Fischerei

Ein historischer Fischerschuppen, originale Fanggeräte und Kleinkutter als Zeugnisse der vorpommerschen Küstenfischerei.




Fischerschuppen

Die Türen stehen offen, es riecht nach Teer und Ölzeug, nur kurz sind die Fischer draußen, Pausenbrot und Tageszeitung warten auf die Rückkehr. So erleben die Besucher im NAUTINEUM Arbeitswelt und Alltag der Fischer beim Eintritt in eine traditionelle Fischerhütte. Anders als bei vielen Ausstellungen dürfen die Exponate hier berührt und genauer in Augenschein genommen werden.

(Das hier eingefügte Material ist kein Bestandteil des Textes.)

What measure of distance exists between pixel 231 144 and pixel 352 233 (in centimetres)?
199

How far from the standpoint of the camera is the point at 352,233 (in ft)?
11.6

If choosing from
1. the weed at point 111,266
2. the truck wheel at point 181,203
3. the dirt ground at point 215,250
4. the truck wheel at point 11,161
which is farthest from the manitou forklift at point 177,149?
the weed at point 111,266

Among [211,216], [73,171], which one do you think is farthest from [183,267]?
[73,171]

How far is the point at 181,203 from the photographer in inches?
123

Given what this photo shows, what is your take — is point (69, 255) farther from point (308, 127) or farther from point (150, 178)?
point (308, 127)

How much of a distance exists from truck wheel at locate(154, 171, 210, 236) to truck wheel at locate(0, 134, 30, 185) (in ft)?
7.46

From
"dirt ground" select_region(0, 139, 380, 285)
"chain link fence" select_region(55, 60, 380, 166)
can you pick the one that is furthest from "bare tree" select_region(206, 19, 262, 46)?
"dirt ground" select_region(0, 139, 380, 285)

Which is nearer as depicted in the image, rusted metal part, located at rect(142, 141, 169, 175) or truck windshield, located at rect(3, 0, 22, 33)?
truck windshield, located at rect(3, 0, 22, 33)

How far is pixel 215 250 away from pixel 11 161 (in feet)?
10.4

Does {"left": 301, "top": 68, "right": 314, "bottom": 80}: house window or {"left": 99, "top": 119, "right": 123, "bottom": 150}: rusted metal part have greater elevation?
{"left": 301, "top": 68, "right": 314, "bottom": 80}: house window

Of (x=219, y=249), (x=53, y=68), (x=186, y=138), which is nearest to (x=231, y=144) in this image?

Die festgehaltene Momentaufnahme stammt aus den 80er Jahren, mit Zeitungen, politischer Lektüre, Bier und „Köm“ aus dieser Zeit und mehr als hundert Jahre alten Fischerwerkzeugen. 2002 konnte die gesamte Einrichtung in Glowe vor dem üblichen „Verbrennen“ gerettet werden und stellt nun ein einzigartiges Zeitzeugnis dar.




Kleinkutter STÖR

Der am Hauptweg aufgestellte Kleinkutter FRE 71 „Stör“ entspricht dem Typ jener aus Holz gebauten Kleinkutter, die seit vielen Jahrzehnten die wichtigsten Fangfahrzeuge für die „stille“ Küstenfischerei sind. Mit solchen Kleinkuttern werden die Fanggeräte ausgelegt, abgefischt oder eingeholt. Die hier im NAUTINEUM gezeigten Kleinkutter kamen in den Bodden und vor der Außenküste zum Einsatz. Die „Stör“ lag früher am Bollwerk des kleinen Fischerhafens von Freest bei Wolgast.




Bootshalle

Die ungewöhnliche Form der weitgehend aus Holz errichteten Bootshalle ist in ihrer Konstruktion an skandinavische Vorbilder angelehnt und wurde mit seinen beiden Aufbauten so errichtet, um neben vielen Fischerbooten drei Boote mit Mast und Segeln zu präsentieren. In der Ausstellung „Vorpommersche Küstenfischerei“ werden neben 14 traditionellen Arbeitsbooten der vorpommerschen Küstenfischer zahlreiche Fanggeräte und Zubehör präsentiert. Bei den Booten handelt es sich z. T. um sehr wertvolle, mehr als 100 Jahre alte Fahrzeuge.




Zeesboot STR9

Die braunen Segel der traditionellen Zeesboote sind stets ein attraktiver Blickfang, wenn man sie auf dem Strelasund oder den Boddengewässern entdeckt. Mit seinem flachen, breiten Bootskörper, dem rund zwölf Meter hohen Mast und bis zu 80 Quadratmeter Segelfläche war das originale Zeesboot von 1870 optimal geeignet für die Schleppnetzfischerei. Trotz ihres massigen Aussehens sind diese Boote unerwartet schnell und kraftvoll. Die Schleppnetze konnten so in seitlicher Drift gezogen und eingeholt werden. Harte Arbeit für die nur zwei Mann starke Besatzung.




Kutter MARGARETE

Friedlich und arbeitsam wirkt die MARGARETE an ihrem letzten Ruheplatz im NAUTINEUM. Der Großkutter war für die Grundschleppnetzfischerei ausgerüstet und wurde von zwei 2-Zylinder-Motoren der Firma Krupp mit jeweils 50 PS angetrieben. Die mehrtägigen Fangreisen führten hauptsächlich in die südliche Ostsee in die Gewässer um Bornholm. Das war aber nicht immer so. Drei Jahre lang bis 1943 stand das Schiff aus Vorpommern mit einem leichten Maschinengewehr bewaffnet im Dienste der Deutschen Wehrmacht und sollte die Landung auf England unterstützen. Da diese Pläne scheiterten, konnte das Fangschiff als „Reichskutter“ seiner ursprünglichen Aufgabe wieder nachkommen.




Reusenplatz

Der direkt am Wasser gelegene Reusenplatz illustriert die Funktionsweise dieser als Pfahlreusen aufgebauten großformatigen Fanggeräte. Hier sind im Sommerhalbjahr jeweils eine Bügelreuse und eine Kummreuse im Original aufgestellt, wie sie zum Fang im flachen Wasser der Bodden bzw. vor der Außenküste zum Einsatz kommen. Den Reusen zugeordnet sind zwei kleinere der typischen Mönchguter Reusenboote.